*EXCERPTED TEXT*
------------------------------------------------

However, there is no denying that scalability and cooperative performance play an essential role in applications. To further validate the scalability and cooperative performance of our approach, we conduct experiments on a larger dataset New York, which includes 48 intersections.

Random Missing:

Dataset	Rate	BC	CQL	TD3+BC	DT	Diffuser	DD	DiffLight
$\mathcal{D}_{\text{NY}}$	10%	187.14	200.77	349.54	394.17	209.37	185.98	182.89
	30%	226.23	254.73	540.18	605.81	241.32	229.44	244.93
	50%	453.90	446.29	820.19	837.97	453.97	455.07	266.82

Kriging Missing:

Dataset	Rate	BC	CQL	TD3+BC	DT	Diffuser	DD	DiffLight
$\mathcal{D}_{\text{NY}}$	6.25%	515.40	242.15	496.41	894.76	741.99	765.64	197.22
	12.50%	1304.52	470.69	859.98	930.78	951.49	1213.08	315.05
	18.75%	1360.71	1154.71	989.99	1197.74	1034.02	929.25	350.66
	25.00%	1442.31	1089.39	1108.67	1445.37	846.18	1393.23	454.56

In the new experiment on the New York dataset, DiffLight achieves the best performance in most of scenarios, demonstrating its ability to deal with complex traffic scenarios and control traffic signals in a larger scale traffic network. In contrast, the performance of most baselines drops rapidly, due to the cumulative effect of errors in state imputation and decision-making at more intersections.

[W2] Benchmarks and metrics

Thank you for pointing out the lack of benchmarks and metrics. We apologize for our oversight and appreciate the opportunity to make a further explanation.

Concerning comparison benchmarks, we have included RL-based methods in experiments, including CQL and TD3+BC. To our knowledge, there is no GNN-based method proposed for the traffic singal control problem in the offline setting. Therefore, we choose CoLight [3], a GAT-based method widely used in the TSC task, as an additional baseline, to replace the DQN algorithm with the CQL algorithm, and conduct experiments on Hangzhou $_1$ and Jinan $_1$ . However, due to the gap between offline RL and online RL, CoLight in the offline setting does not converge stably.

------------------------------------------------

*GIVEN EXERCISE 1*
In the excerpt on traffic signal control experiments, how many intersections does the New York dataset include?
*GIVEN EXERCISE 2*
Continue the excerpt on traffic signal control experiments, starting right after its final sentence.

------------------------------------------------

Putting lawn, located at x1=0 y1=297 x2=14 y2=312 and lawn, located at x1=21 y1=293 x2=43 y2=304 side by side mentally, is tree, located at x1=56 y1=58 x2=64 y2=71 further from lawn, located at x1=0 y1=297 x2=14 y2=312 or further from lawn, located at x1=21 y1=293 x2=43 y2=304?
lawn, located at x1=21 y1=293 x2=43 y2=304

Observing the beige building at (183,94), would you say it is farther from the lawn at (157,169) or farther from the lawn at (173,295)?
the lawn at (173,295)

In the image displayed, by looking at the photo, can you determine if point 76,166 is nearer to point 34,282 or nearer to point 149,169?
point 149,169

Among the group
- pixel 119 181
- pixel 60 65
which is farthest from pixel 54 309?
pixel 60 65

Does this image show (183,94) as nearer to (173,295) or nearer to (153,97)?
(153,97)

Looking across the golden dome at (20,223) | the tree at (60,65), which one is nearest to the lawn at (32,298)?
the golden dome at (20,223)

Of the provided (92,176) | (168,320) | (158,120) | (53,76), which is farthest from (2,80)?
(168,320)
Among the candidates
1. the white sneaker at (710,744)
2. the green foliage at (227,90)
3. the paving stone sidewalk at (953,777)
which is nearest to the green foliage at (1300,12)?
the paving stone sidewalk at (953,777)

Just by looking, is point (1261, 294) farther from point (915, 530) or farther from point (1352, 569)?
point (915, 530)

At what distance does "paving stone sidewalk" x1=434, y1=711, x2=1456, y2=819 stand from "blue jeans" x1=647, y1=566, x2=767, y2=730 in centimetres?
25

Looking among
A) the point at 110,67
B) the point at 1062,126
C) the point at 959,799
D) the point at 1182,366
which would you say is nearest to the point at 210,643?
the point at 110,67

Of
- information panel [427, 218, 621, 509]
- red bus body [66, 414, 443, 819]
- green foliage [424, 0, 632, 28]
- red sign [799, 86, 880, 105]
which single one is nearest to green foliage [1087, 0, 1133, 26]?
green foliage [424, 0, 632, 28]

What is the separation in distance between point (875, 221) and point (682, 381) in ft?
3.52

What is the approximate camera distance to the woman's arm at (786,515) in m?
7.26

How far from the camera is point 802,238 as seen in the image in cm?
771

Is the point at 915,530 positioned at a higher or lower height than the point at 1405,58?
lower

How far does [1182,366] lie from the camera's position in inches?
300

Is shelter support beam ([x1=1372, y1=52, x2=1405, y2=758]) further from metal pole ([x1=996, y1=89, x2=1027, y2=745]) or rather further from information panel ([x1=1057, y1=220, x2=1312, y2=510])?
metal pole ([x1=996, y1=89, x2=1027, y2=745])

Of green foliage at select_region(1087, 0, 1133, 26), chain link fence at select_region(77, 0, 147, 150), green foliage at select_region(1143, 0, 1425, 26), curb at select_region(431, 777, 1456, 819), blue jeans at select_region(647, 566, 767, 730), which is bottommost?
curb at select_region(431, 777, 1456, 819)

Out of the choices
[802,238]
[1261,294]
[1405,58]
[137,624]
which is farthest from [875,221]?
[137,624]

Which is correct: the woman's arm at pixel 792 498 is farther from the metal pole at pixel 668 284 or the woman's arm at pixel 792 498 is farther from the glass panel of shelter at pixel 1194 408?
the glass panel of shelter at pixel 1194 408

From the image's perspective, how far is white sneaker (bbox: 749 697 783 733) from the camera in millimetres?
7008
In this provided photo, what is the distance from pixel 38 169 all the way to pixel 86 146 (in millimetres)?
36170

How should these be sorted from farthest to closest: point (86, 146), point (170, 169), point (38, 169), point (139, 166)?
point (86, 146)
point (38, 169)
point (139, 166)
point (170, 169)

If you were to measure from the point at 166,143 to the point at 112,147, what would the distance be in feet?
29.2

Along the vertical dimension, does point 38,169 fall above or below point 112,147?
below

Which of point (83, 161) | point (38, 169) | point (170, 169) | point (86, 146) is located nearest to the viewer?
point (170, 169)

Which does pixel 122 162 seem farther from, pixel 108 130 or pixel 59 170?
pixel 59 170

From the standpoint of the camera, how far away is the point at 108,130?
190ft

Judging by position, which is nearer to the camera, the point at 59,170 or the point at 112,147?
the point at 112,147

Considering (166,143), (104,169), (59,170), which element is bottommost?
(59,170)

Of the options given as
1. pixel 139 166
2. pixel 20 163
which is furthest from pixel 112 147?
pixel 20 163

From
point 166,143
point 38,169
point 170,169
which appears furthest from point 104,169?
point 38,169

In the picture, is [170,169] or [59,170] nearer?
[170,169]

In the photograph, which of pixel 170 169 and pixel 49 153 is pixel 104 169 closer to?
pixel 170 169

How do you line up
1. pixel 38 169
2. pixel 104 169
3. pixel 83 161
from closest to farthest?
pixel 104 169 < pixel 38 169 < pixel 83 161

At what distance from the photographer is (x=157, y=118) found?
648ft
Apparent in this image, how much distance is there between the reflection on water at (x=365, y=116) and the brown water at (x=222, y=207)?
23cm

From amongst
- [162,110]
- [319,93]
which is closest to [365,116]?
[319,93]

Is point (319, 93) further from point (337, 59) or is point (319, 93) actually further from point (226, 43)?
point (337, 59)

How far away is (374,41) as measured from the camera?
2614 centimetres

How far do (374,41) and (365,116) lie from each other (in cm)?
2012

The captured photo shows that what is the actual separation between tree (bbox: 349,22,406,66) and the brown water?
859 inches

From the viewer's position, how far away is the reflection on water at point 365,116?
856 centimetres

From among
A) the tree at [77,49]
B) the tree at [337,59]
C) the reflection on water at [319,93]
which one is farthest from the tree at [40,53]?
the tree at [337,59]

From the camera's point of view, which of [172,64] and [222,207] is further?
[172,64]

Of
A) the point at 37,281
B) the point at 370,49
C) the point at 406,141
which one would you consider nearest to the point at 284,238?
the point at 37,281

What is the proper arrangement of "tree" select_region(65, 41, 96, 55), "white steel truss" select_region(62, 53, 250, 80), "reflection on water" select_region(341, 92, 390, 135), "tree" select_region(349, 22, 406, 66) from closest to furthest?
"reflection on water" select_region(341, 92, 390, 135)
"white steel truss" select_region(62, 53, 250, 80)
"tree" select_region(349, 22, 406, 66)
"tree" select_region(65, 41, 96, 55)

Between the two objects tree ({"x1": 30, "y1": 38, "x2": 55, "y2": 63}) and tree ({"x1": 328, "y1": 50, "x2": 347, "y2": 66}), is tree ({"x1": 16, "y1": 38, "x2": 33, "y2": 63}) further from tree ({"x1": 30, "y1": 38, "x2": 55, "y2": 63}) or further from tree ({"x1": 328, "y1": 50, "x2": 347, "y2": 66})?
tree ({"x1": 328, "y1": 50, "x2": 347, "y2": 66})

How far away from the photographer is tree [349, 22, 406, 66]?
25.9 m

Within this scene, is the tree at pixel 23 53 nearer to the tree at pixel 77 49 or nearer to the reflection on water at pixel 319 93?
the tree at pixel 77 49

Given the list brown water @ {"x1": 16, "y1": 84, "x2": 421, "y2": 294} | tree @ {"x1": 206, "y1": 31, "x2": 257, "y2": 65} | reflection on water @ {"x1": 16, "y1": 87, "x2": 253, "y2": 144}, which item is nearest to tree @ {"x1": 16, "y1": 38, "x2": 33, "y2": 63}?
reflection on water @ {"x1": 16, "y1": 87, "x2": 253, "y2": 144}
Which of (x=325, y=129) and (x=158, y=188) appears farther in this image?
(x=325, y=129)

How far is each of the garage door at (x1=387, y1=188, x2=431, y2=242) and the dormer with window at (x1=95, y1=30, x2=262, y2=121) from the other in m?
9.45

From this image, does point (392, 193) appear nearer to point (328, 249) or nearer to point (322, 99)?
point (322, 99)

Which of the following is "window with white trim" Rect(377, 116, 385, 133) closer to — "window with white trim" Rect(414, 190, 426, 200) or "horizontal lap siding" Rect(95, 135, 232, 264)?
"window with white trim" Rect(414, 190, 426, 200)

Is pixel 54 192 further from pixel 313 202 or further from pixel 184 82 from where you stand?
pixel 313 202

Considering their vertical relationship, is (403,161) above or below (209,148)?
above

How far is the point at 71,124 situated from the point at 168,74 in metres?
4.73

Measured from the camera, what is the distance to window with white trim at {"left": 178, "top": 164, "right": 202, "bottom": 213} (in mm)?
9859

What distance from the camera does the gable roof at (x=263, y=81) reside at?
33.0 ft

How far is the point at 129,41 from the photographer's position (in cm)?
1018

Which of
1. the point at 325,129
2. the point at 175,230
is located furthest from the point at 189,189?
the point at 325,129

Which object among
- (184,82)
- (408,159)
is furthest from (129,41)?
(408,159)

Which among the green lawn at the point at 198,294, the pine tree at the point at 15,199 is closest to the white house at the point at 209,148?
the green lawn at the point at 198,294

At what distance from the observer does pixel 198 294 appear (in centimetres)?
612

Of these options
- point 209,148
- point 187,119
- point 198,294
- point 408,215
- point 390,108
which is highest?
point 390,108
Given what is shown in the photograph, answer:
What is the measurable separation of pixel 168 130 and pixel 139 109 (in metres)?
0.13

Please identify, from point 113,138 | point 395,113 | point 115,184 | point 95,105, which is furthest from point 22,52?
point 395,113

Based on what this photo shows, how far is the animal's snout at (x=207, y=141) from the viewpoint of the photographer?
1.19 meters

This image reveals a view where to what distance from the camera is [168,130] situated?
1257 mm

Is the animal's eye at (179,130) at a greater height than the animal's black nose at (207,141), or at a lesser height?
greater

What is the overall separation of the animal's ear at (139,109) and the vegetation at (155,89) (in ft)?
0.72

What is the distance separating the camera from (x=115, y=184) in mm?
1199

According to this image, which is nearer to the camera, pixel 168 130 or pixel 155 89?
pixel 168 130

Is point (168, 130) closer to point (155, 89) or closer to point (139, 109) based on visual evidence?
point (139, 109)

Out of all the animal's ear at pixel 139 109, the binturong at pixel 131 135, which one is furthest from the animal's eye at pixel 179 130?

------------------------------------------------

*OUTPUT 1*
The New York dataset includes 48 intersections.

*OUTPUT 2*
Concerning metrics, average travel time, queue length and throughput do reflect the performance of methods in different aspects. Whereas average travel time is widely used in most of the literature [1, 2, 3, 4, 6] and is a more important metric for improving traffic efficiency. We apologize for our oversight and we will take queue length and throughput into consideration in future work in order to evaluate method performance more comprehensively.

[W3] Lack of explanations for notations, formulas and conclusions

Thank you for your feedback. We will revisit our paper carefully and incorporate specific contextual explanations for these notations, formulas and conclusions.

[Q1] Boundary conditions of the method

Thank you for highlighting the boundary conditions of the method. These are indeed important for the application of our approach and I'm pleased to make the following discussion:

Limits on missing proportions: To further explore limits on missing proportions, we conduct experiments on the selected datasets in random missing with missing rates of 70% and 90%.

Dataset	Rate	DiffLight
$\mathcal{D}_{\text{HZ}}^1$	70.00%	326.29
	90.00%	878.31
$\mathcal{D}_{\text{HZ}}^2$	70.00%	343.48
	90.00%	430.38
$\mathcal{D}_{\text{JN}}^1$	70.00%	310.74
	90.00%	437.19
$\mathcal{D}_{\text{JN}}^2$	70.00%	295.07
	90.00%	587.42
$\mathcal{D}_{\text{JN}}^3$	70.00%	289.01
	90.00%	668.41

In the new experiment, DiffLight remains acceptable performance at the missing rate of 70%. When the missing rate rises to 90%, the performance of DiffLight drops rapidly, which shows that the limit for the missing rate is around 70%.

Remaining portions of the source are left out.